What Will Nauru Do?
August 13, 2006 12:27 AM   Subscribe

Nauru was once a lovely place. Despite its small size and isolation, Nauru's story is one of monumental dimensions. Things have gotten pretty grim. But it looks like Naurans may get a reprieve of sorts. Will it be pretty?
posted by owhydididoit (17 comments total)
 
Oh. They're going to mine more phosphates. I thought they'd come up with something new. Although the whole "running prisons for Australia's asylum seekers" gig was novel, I have to admit.
posted by Jimbob at 12:59 AM on August 13, 2006


They're going to mine through the coral? Cute.
posted by delmoi at 1:01 AM on August 13, 2006


Google earth has really good imagry of Nauru, just type it into the search bar. Pretty sad.
posted by delmoi at 1:05 AM on August 13, 2006


This is your future.
posted by aramaic at 1:22 AM on August 13, 2006


Why don't they try to model themselves more after Vanuatu?

Vanuatu has moved heavily into financial services; I was running some client money a few years ago, and it came down the Vanuatu or Grand Cayman. We chose The Caribbean soley because my partner was based in North America, but Vanuatu seems so idyllic I've been thinking along the lines of retiring there.
posted by Mutant at 1:37 AM on August 13, 2006


So what exactly is going on in the north of the island that Google has to block?
posted by Deathalicious at 3:30 AM on August 13, 2006


Chemical weapons program.
posted by Jimbob at 4:35 AM on August 13, 2006


As Jimbob has mentioned, in recent years the island has been part of the Australian government's so-called "Pacific solution" to a perceived influx of refugees. For a year or so before the invasions of Afghanistan and Iraq, the government's response to a surge of Afghan and Iraqi asylum seekers was to ship them to detention facilities in Nauru's desert-like central plateau.

Rows taken from a spatial reasoning dataset:

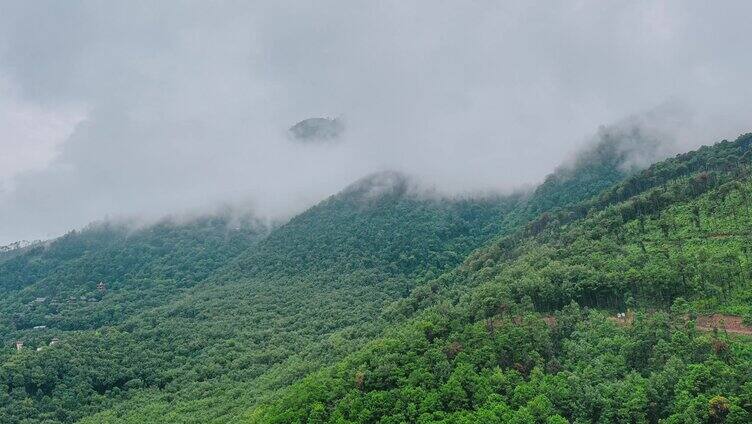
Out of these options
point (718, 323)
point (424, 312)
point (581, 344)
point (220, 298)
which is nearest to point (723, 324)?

## To-do list
a) Copy the part of the Nauru discussion thread starting at "August 13, 2006 12:27" and ending at "it be pretty?".
b) Pick up the Nauru discussion thread after its last sentence and continue it.

## Answers for the tasks
a)
August 13, 2006 12:27 AM   Subscribe

Nauru was once a lovely place. Despite its small size and isolation, Nauru's story is one of monumental dimensions. Things have gotten pretty grim. But it looks like Naurans may get a reprieve of sorts. Will it be pretty?

b)
It isn't out of the question that the area to the north of the island is being blocked for security reasons, but Google Earth's coverage of remote pacific islands is relatively low-grade compared to the standard of its coverage of, say, North America. It's more likely to be simply missing data.
posted by Nasty Canasta at 4:56 AM on August 13, 2006


If I recall correctly (TDTG = Too Drunk To Google), the Australian government has spent in the order of tens of millions of dollars keeping two refugees in detention in Nauru. And the Australian populace thanks them for this and re-elects them.

(Pours another Coonawarra shiraz)
posted by Jimbob at 5:20 AM on August 13, 2006


Previously on MeFi: Nauru, where are you?
posted by languagehat at 6:56 AM on August 13, 2006


Here's one of the better This American Life shows with a really good piece on Nauru.
posted by ensign_ricky at 7:18 AM on August 13, 2006


An excellent contribution...your links brought to my attention an issue of which I was previously unaware. Thanks for posting this.
posted by NYCinephile at 8:31 AM on August 13, 2006


Strange that they built the airstrip on the beach where it has to be seawalled when there's so much unusable land in the interior. Does (or did) the mining operations produce particulate matter harmful to aircraft?
posted by George_Spiggott at 8:41 AM on August 13, 2006


Vanuatu has moved heavily into financial services

Nauru tried that. It didn't work out so well. But at least they're not a pariah anymore.
posted by owhydididoit at 9:08 AM on August 13, 2006


During Nauru's post independence salad days, few on the island had reason to complain.

What's meant by "salad days?" That's the third time I've seen it used.
posted by nervousfritz at 12:10 PM on August 13, 2006


salad days ^
posted by owhydididoit at 12:18 PM on August 13, 2006


I lived in Nauru for three years from '92, when my dad worked there. It seems irretrievably broken, and my dad's opinion is that it is only a matter of time until it becomes absorbed into Australia and all the Nauruans get given Australian citizenship. I seem to remember that this has been offered, but the president of the time refused it. He could afford to, because all the politicians already have Australian passports, and send their kids to real schools in Australia, while the other people on the island are actually stuck.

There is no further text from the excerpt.